Think about it. “There are people starving in Africa.” “We need to help out because there are so many people dying of Aids in Africa.” “There are tons of people who don’t have clean water.” And on and on and on. But these statements do not do anything! They are simply vague generalities that do not get to the heart of the issue much less give us any direction in ending it.
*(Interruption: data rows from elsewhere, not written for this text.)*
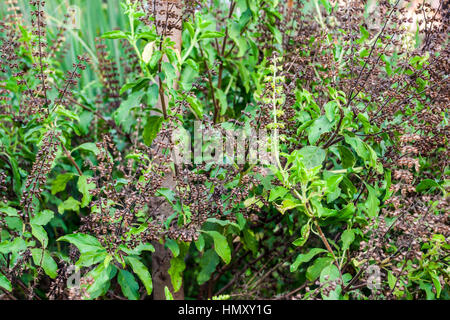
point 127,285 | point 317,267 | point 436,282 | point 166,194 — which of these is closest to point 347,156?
point 317,267

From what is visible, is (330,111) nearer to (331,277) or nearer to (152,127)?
(331,277)

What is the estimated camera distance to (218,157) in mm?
1843

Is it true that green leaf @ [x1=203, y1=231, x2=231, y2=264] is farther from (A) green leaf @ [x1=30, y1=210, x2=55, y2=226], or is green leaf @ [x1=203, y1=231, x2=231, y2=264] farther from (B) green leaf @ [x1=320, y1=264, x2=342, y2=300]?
(A) green leaf @ [x1=30, y1=210, x2=55, y2=226]

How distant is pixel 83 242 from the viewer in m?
1.57

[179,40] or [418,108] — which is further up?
[179,40]

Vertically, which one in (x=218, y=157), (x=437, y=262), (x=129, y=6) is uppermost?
(x=129, y=6)

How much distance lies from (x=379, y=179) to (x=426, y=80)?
16.2 inches

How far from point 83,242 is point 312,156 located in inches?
32.1

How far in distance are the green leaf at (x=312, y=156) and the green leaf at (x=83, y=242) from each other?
2.41 ft

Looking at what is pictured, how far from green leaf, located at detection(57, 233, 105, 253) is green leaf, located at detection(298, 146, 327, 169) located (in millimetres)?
734

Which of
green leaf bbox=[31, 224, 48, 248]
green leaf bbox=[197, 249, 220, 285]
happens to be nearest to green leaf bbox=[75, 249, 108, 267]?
green leaf bbox=[31, 224, 48, 248]

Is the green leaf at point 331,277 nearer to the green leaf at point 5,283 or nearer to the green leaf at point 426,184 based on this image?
the green leaf at point 426,184

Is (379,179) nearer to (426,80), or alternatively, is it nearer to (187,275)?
(426,80)
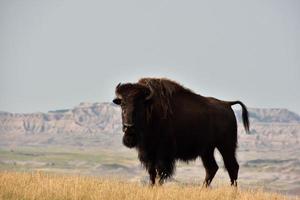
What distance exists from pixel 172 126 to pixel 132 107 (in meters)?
1.88

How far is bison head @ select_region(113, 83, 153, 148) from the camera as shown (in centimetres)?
1659

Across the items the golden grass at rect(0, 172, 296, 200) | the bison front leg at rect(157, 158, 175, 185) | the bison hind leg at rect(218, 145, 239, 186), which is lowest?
the bison hind leg at rect(218, 145, 239, 186)

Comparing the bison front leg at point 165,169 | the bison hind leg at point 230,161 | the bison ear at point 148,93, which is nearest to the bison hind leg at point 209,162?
the bison hind leg at point 230,161

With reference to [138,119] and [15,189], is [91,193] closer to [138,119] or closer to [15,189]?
[15,189]

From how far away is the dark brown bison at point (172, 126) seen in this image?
16.9 meters

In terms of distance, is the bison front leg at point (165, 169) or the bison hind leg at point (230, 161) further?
the bison hind leg at point (230, 161)

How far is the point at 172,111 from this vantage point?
18.3 metres

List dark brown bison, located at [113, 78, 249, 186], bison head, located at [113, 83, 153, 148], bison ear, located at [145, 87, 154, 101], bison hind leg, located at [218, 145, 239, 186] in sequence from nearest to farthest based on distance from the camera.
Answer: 1. bison head, located at [113, 83, 153, 148]
2. dark brown bison, located at [113, 78, 249, 186]
3. bison ear, located at [145, 87, 154, 101]
4. bison hind leg, located at [218, 145, 239, 186]

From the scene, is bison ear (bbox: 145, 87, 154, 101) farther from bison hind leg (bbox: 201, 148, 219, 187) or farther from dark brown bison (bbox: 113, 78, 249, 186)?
bison hind leg (bbox: 201, 148, 219, 187)

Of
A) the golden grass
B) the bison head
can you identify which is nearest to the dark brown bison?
the bison head

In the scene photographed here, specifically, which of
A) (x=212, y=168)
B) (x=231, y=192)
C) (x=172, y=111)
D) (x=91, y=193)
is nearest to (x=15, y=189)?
(x=91, y=193)

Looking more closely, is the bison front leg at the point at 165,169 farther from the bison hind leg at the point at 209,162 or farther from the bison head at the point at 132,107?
the bison hind leg at the point at 209,162

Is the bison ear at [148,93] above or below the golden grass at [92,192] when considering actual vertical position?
above

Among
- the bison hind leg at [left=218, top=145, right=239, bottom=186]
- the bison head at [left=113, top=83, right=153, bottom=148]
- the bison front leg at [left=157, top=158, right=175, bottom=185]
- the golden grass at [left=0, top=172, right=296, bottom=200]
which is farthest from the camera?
the bison hind leg at [left=218, top=145, right=239, bottom=186]
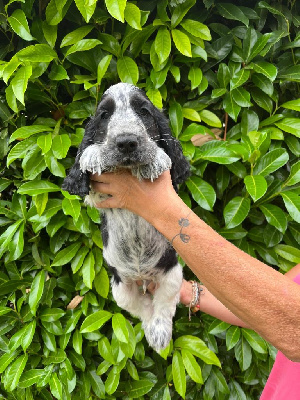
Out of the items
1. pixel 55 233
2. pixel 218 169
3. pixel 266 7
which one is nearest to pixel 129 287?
pixel 55 233

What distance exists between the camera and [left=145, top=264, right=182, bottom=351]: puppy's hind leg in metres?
1.65

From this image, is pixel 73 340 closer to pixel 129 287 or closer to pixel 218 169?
pixel 129 287

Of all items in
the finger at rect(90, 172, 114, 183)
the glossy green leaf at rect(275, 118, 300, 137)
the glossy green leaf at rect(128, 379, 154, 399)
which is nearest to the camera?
the finger at rect(90, 172, 114, 183)

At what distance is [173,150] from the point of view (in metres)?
1.50

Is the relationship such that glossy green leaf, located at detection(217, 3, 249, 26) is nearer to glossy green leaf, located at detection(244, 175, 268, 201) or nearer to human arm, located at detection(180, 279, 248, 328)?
glossy green leaf, located at detection(244, 175, 268, 201)

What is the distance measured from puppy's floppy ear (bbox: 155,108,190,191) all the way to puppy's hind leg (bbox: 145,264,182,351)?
1.38 ft

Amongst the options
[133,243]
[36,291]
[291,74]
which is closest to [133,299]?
[133,243]

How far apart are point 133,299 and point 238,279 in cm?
76

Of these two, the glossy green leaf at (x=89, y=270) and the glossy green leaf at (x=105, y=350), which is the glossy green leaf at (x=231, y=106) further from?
the glossy green leaf at (x=105, y=350)

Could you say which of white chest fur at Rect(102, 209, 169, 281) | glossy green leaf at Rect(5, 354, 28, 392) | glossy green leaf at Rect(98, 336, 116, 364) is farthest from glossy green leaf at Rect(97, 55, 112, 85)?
glossy green leaf at Rect(5, 354, 28, 392)

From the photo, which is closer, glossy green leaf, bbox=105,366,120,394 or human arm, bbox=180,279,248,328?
human arm, bbox=180,279,248,328

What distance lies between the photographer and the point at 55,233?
2.64 meters

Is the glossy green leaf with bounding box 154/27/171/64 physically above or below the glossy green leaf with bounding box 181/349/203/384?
above

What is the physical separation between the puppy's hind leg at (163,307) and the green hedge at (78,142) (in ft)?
2.45
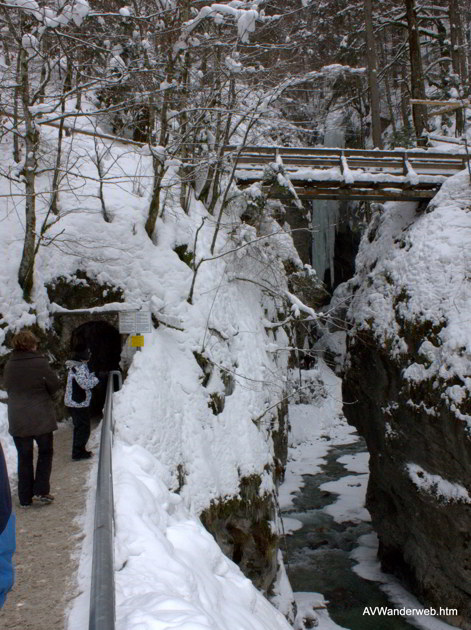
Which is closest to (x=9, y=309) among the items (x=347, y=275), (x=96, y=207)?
(x=96, y=207)

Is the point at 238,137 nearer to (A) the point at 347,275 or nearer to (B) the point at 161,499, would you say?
(B) the point at 161,499

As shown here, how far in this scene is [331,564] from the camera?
13.3 metres

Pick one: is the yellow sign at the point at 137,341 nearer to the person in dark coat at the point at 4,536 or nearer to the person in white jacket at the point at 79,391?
the person in white jacket at the point at 79,391

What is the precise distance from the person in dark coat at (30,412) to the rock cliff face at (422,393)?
835cm

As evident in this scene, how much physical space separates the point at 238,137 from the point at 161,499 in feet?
43.8

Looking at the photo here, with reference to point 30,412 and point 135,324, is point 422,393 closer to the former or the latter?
point 135,324

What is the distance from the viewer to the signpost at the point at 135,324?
354 inches

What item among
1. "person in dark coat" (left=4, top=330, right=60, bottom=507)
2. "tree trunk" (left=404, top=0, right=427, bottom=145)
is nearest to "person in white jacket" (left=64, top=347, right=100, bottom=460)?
"person in dark coat" (left=4, top=330, right=60, bottom=507)

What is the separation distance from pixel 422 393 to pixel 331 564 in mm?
5261

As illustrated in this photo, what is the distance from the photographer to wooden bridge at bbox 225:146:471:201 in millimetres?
13570

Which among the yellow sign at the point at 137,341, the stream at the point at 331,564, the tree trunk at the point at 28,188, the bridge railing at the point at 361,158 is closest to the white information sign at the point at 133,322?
the yellow sign at the point at 137,341

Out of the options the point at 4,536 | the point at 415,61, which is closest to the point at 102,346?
the point at 4,536

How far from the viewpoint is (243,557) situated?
891 cm

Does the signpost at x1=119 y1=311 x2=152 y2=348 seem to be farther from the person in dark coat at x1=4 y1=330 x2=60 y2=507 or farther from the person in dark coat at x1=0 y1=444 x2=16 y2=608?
the person in dark coat at x1=0 y1=444 x2=16 y2=608
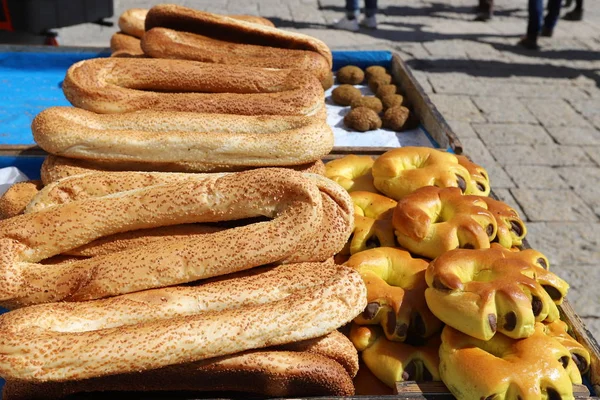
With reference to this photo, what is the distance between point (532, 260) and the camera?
1.80 meters

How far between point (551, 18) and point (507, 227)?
8300 millimetres

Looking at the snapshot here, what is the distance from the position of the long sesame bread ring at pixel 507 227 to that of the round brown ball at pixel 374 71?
2.19 m

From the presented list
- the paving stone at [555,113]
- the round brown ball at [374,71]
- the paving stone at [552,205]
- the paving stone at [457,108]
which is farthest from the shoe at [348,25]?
the paving stone at [552,205]

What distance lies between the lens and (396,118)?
11.2 ft

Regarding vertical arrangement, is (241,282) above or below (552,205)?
above

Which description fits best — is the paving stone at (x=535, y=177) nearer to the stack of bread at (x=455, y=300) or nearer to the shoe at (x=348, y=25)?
the stack of bread at (x=455, y=300)

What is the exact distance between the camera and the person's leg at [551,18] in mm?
8531

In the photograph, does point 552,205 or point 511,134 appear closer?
point 552,205

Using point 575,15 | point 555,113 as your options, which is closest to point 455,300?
point 555,113

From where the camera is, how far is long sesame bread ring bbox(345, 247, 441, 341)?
1.69 meters

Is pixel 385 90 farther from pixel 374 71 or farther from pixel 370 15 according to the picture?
pixel 370 15

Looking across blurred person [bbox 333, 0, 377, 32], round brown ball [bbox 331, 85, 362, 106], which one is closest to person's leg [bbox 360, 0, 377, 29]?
blurred person [bbox 333, 0, 377, 32]

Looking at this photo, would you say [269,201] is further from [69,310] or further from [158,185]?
[69,310]

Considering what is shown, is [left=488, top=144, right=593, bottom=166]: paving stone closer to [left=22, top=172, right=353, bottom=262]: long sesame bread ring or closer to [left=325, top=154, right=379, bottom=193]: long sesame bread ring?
[left=325, top=154, right=379, bottom=193]: long sesame bread ring
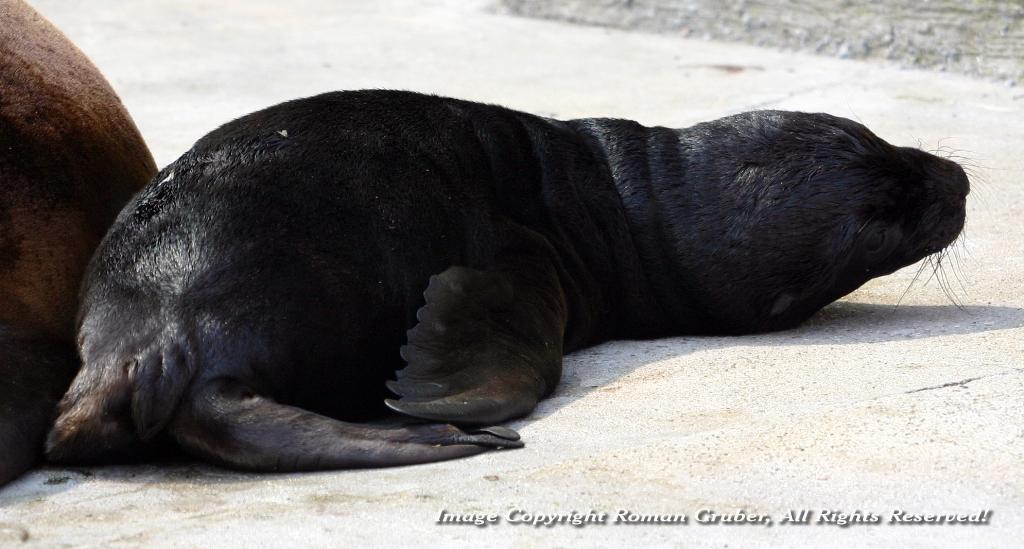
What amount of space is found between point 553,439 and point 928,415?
945mm

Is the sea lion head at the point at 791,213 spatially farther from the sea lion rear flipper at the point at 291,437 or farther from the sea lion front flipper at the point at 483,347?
the sea lion rear flipper at the point at 291,437

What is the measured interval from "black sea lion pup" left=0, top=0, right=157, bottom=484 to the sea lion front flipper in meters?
1.02

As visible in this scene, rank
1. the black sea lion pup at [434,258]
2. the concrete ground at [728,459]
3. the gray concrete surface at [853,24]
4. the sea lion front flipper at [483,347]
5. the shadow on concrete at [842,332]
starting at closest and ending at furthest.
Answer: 1. the concrete ground at [728,459]
2. the black sea lion pup at [434,258]
3. the sea lion front flipper at [483,347]
4. the shadow on concrete at [842,332]
5. the gray concrete surface at [853,24]

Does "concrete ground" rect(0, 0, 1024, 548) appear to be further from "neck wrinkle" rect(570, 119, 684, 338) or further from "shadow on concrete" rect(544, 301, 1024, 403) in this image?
"neck wrinkle" rect(570, 119, 684, 338)

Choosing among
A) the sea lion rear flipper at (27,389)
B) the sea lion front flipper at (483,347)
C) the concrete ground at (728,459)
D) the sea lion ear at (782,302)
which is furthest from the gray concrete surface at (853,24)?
the sea lion rear flipper at (27,389)

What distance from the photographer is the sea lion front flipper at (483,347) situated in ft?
12.5

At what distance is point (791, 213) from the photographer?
190 inches

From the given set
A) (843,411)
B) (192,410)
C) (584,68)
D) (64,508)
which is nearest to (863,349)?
(843,411)

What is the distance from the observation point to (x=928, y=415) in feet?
11.7

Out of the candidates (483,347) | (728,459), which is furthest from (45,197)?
(728,459)

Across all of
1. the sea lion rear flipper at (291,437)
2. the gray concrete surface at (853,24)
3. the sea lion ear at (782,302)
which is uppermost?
the gray concrete surface at (853,24)

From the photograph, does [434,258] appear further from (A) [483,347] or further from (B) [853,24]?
(B) [853,24]

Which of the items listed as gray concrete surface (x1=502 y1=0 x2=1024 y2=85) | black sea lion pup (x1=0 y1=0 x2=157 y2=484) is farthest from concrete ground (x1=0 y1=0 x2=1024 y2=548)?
gray concrete surface (x1=502 y1=0 x2=1024 y2=85)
We have to narrow these things down. We have to find out how many, who, where, when, and what. We have to get specific. We have to get detailed. We have to get some type of a scoreboard.

A social justice scoreboard.

So we can meet our end goal of ending these problems.

Sunday, May 11, 2008

End Goal. In it to End it.

In it to end it. In it to end it. In it to end it.

There should be no other way for us to be going after poverty and AIDS and malaria and clean water and starvation. We should not just be trying to make a difference or trying to take a chunk out of this problem or that problem. But we need to be in it to end it. We have to have total elimination as our end goal. If that isn’t our end goal, what else should it be? We have to have the end goal of fully eliminating these problems. There is no other way to attack them but fully, completely, and wholly.

In it to end it. We have to be in it to end it. That has to be our end goal.